Le dernier outil à installer est au niveau de l'analyse du contenu de l'e-mail d'attaque par une intelligence artificielle. En effet, nous recevons des dizaines d'e-mails par jour et presque par réflexe nous cliquons sur ceux qui nous semblent corrects. Si on vous annonce un iPhone12 pour 1€ ou bien la nouvelle PS5 contre les frais d'envoi, bien peu se font avoir. Mais si on reçoit un e-mail qui a recopié le phrasé, la signature habituelle d'un collègue ou d'un fournisseur avec qui nous correspondons régulièrement, c'est très difficile de ne pas se faire piéger. Or l'e-mail est faux (le vrai a été récupéré lors d'un piratage précédent Collection#1), seuls les liens cachés sont erronés, mais on ne les verra que lors d'une analyse attentive du message. Dans le cas de spear phishing, comme les "arnaques au Président", il n'y a même pas de lien frauduleux ou de pièce jointe contaminée… 

C'est là où intervient l'IA: En analysant le contexte et le contenu de l'email l'algorithme va déterminer s'il s'agit d'un message licite ou non. S'il propose une transaction financière, par exemple. L'IA va également "apprendre" les habitudes d'emails de l'entreprise entre les employés, dresser des profils et pourra ainsi détecter ceux qui sortent de l'ordinaire (par inférence Bayésienne). De même l'IA va analyser les phrases qui instillent des "urgences" ou des "impératifs hiérarchiques" typiques de ce type de messages: 

(c) VADESECURE

Si vous utilisez des solutions cloud, vérifiez que votre fournisseur a bien mis en place toutes ces protections sur votre messagerie, ce qui sera naturellement le cas pour les grands fournisseurs renommés. 

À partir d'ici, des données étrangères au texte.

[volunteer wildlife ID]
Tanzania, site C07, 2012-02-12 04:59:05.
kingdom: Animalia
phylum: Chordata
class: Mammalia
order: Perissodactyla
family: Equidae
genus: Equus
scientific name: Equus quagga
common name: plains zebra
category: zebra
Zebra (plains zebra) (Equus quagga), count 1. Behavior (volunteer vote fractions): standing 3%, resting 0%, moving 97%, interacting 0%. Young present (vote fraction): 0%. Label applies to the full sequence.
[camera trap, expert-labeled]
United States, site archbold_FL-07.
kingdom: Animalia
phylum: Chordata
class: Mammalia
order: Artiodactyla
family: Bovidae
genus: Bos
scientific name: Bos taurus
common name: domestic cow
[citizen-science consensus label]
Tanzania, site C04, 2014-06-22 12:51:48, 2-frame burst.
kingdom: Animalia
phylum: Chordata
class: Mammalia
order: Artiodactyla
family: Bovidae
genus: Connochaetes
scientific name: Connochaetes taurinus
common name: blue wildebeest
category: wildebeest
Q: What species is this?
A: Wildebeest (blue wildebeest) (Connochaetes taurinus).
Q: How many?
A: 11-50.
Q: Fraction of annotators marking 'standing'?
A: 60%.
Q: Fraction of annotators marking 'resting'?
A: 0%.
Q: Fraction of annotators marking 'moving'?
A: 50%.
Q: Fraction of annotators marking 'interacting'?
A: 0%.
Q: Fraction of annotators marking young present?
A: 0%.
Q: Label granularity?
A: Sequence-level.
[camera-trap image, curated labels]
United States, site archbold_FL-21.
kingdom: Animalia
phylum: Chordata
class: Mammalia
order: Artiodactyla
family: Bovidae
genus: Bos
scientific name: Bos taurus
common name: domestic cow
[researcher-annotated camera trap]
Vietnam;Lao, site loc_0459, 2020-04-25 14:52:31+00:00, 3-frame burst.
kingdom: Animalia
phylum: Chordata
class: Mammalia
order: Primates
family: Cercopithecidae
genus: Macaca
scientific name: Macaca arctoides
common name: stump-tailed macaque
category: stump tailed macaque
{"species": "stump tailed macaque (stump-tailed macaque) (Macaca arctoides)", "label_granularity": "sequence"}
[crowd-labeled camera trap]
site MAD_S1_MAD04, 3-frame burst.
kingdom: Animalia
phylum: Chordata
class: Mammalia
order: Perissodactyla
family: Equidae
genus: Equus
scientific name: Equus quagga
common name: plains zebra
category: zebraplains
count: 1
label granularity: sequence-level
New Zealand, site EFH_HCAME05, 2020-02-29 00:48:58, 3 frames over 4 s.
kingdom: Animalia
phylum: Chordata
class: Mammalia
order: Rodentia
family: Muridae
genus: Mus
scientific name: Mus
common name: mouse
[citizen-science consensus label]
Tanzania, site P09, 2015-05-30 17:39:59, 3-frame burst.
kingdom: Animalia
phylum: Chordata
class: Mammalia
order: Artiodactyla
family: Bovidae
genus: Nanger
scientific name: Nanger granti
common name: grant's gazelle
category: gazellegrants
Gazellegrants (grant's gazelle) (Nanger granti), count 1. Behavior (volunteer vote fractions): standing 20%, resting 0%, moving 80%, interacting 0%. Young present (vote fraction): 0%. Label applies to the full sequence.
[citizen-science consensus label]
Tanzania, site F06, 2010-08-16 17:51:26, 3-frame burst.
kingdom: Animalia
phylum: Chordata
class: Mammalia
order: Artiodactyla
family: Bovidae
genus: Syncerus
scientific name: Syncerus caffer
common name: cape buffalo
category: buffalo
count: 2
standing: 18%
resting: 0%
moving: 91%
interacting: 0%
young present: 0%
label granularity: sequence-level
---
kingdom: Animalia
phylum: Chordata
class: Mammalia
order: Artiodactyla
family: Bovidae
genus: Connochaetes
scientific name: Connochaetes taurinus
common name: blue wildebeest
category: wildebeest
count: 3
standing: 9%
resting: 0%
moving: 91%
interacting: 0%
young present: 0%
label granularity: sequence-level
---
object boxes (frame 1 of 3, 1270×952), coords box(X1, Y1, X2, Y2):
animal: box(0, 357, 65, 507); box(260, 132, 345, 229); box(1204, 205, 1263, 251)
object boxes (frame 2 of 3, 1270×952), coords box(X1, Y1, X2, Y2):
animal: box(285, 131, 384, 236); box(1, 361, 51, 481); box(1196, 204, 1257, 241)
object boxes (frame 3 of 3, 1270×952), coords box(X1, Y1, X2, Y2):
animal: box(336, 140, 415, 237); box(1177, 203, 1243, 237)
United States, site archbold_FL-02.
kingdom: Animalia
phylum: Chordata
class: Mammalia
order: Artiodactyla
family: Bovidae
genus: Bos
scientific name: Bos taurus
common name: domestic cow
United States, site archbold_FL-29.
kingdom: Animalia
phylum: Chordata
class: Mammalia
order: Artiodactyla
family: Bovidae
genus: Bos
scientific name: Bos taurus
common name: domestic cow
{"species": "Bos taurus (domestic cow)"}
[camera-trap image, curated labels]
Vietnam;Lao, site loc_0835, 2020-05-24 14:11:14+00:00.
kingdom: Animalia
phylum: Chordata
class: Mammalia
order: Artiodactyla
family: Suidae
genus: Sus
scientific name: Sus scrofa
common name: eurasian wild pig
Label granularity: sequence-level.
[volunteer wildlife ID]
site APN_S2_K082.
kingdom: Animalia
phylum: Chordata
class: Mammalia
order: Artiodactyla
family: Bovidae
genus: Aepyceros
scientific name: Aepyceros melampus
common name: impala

En résumé de cet article sur l'accès initial à votre système par les pirates, il s'agit de renforcer considérablement la protection de votre messagerie par un anti-virus next gen au niveau de la gateway, la mise en œuvre des Charlie's Angels sur les domaines et l'IA sur les messages eux-mêmes. Sinon, vous serez dépendants pour toujours de la vigilance parfaite de vos utilisateurs…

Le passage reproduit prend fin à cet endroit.